## Text extract
[start]

Common Problems With Coconut Palms

Like many other palm species, coconut palms are susceptible to certain issues if they’re not in optimal growing conditions. Many of these issues will present themselves in foliage that isn't uniformly green and vibrant.

Browning Tips

You might notice your coconut palm fronds are browning at the tips. This is often a result of low humidity. Consider purchasing a humidifier for the room where your coconut palm resides, and regularly mist the fronds with warm water.

Leaves Turning Brown

Brown leaves can indicate several problems, including overwatering, underwatering, too much fertilizer, or cold temperatures. Evaluate your indoor climate, making sure your palm isn't by any drafts from an air-conditioning vent or window/door. Also, adjust your watering or fertilizing schedule if necessary.

  • Are coconut palms easy to care for?

    Coconut palms are fairly easy to care for in their natural environment, but their growing needs are difficult to meet indoors.

  • How fast do coconut palms grow?

    A coconut palm tree grown indoors can reach 5 feet tall in around five years.

  • How long can a coconut palm live?

    Indoors, coconut palms typically only live for five to six years.

  • What's the difference between a coconut palm and an areca palm?

    Both plants are palm trees, but areca palms are much more common (and easier to grow) as a houseplant. Areca palms have more fronds and a fuller, bushier appearance than coconut palms.

[end]

Dataset excerpt
[start]

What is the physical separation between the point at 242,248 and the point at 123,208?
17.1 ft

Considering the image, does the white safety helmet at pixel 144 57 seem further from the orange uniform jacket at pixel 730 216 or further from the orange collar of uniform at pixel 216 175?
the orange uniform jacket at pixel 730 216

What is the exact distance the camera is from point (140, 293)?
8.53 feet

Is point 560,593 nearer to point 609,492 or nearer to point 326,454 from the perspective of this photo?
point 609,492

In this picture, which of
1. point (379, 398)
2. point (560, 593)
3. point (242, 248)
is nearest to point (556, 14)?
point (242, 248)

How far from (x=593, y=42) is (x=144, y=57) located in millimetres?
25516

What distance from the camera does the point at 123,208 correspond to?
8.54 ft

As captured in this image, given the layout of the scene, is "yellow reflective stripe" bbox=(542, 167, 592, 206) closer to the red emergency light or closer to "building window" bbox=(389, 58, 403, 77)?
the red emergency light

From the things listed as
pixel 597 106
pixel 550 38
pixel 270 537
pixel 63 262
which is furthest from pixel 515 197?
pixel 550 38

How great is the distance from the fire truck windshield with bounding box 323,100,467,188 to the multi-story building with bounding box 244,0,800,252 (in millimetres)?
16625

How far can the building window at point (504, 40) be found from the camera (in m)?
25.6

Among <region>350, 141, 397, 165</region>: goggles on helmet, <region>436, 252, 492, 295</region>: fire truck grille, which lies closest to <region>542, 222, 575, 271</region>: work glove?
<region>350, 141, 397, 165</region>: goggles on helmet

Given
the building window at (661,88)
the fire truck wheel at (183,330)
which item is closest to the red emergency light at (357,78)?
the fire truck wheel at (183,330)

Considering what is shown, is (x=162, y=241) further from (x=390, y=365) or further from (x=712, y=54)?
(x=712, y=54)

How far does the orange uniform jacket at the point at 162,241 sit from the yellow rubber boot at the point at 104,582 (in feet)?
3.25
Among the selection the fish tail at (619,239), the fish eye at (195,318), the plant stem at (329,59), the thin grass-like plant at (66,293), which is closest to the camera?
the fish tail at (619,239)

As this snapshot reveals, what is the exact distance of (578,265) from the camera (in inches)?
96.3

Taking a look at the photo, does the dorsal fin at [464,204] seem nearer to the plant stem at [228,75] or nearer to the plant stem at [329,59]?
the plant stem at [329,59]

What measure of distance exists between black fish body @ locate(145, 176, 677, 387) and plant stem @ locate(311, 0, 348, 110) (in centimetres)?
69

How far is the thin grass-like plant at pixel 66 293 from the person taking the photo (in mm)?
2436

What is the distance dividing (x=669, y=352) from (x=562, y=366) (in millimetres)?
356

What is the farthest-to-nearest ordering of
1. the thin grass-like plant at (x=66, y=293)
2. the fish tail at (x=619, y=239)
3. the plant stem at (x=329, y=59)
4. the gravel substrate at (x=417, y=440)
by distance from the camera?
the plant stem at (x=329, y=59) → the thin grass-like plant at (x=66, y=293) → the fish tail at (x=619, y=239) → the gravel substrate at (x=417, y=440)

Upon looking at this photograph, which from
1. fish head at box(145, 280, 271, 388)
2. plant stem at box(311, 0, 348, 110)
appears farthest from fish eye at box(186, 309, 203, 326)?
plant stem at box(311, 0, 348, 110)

[end]

## What is asked
A - In the coconut palm text, translate the sentence "Indoors, coconut palms typically only live for five to six years." into Spanish.
B - Summarize the coconut palm text in two sentences.
The records are not required for any of the tasks.

## Results for each task
A - En interiores, las palmeras de coco suelen vivir solo de cinco a seis años.

B - Coconut palms kept in poor growing conditions often show problems in their foliage: browning tips often come from low humidity, and brown leaves can point to overwatering, underwatering, too much fertilizer, or cold temperatures. Although easy to care for in their natural environment, they are hard to grow indoors, where they typically live only five to six years, and areca palms are a more common and easier houseplant.